To nie jest wojna z tabloidami, ale walka o zachowanie elementarnych zasad obowiązujących w zawodzie dziennikarza. Bo jeśli pracownicy brukowców chcą nazywać samych siebie dziennikarzami, niech stosują się do reguł gry obowiązujących w tym zawodzie. Brukowce nie sprawdzają podawanych przez siebie informacji, nie zadają pytań opisywanym przez siebie "bohaterom". Wymyślają story, piszą i wysyłają do druku.
Brutalizm rodzimych pisemek, skala pogardy i żółci jaka wylewa się z ich łamów jest zjawiskiem niespotykanym gdzie indziej. Ja rozumiem krytykę - ale czemu ma służyć napisanie w "Super Expressie" o pewnej, skądinąd pięknej i zgrabnej aktorce, że "wygląda jak bufetowa na krótkich i krzywych nóżkach"? Jeśli wziąć pod uwagę, że coraz mniej ludzi czyta poważne gazety, a liderami sprzedaży są brukowce, boję się nawet nawet pomyśleć jak będzie wyglądać język polskiej debaty publicznej za kilka lat. Ile będzie w niej żółci, agresji, nienawiści.

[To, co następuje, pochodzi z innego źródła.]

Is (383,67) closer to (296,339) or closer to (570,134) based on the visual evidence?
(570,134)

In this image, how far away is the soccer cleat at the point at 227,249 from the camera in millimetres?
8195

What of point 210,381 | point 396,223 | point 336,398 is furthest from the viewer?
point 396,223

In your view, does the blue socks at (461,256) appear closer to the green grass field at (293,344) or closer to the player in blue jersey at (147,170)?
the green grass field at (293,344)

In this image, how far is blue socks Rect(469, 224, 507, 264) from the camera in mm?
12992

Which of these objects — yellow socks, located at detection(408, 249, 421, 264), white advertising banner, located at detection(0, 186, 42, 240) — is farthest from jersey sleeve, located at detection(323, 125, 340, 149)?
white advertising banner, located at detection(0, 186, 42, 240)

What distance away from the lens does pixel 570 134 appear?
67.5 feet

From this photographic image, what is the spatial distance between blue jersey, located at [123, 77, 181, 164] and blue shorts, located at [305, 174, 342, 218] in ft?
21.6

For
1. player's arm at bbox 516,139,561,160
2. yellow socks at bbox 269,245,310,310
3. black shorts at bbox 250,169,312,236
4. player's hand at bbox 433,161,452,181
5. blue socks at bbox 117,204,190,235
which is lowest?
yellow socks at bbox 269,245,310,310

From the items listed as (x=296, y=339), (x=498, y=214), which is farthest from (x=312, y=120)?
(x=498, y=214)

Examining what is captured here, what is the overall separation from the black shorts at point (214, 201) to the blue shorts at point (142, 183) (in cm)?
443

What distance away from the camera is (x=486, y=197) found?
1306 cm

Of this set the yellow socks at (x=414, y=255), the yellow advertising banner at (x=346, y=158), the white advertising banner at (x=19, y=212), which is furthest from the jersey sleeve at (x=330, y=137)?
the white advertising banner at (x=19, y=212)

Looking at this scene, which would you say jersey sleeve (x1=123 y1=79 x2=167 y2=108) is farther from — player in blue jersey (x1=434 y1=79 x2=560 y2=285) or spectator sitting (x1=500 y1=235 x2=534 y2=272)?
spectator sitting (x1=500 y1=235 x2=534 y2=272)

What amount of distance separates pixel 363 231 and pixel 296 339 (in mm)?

Pan Prezydent Kaczyński narzeka na sposób prowadzenia debaty publicznej przez Palikota - pełna zgoda: to wstrętne, nieeleganckie, niegodne. Ale później sam Prezydent idzie do "Super Expressu" i opowiada tam o laurce, którą zrobiła mu córka. Czy Prezydent nie wie na łamach jakiego pisma się wypowiada? Czy Prezydent nie zdaje sobie sprawy, że udzielając takiemu pismu choćby miłej i kulturalnej wypowiedzi, chcąc nie chcąc, legalizuje całe to brukowcowe łajdactwo? To samo robi Pan Premier.
Apeluję do ludzi żeby nie pozwalali się okłamywać. Apeluję do czytelników, żeby nie wydawali ciężko zarobionych przez siebie pieniędzy na nabijanie kabzy kłamcom i oszustom z wielkich koncernów wydawniczych , takich jak niemiecki Bauer. Zapowiadam wszystkim brukowym pisemkom, że skończyło się Eldorado, nie będzie zarabiania pieniędzy na kłamstwach o mnie. Chodzi o elementarną przyzwoitość.
Wiem, że w naszym kraju to strasznie długo trwa. Polański wytoczył proces francuskiej gazecie za bezprawne opublikowanie zdjęcia jego rodziny i wygrał sprawę po 4 tygodniach. Ja "bujam się" z "Super Expressem" już od dwóch lat, a jego czytelnicy pewnie wciąż wierzą w kłamstwa na mój temat kiedyś napisane.
No to mamy dziennikarską wojnę. Jej rezultat będzie w dużej mierze zależał od postawy środowiska Hanny Lis, w którym są różni ludzie i nie zawsze można oczekiwać od nich - zwłaszcza w takiej sprawie - zawodowej solidarności. A że małżeństwo Lisów nie cieszy się zbyt dużą sympatią koleżanek i kolegów po fachu, ta wojna zapowiada się więc bardzo ciekawie.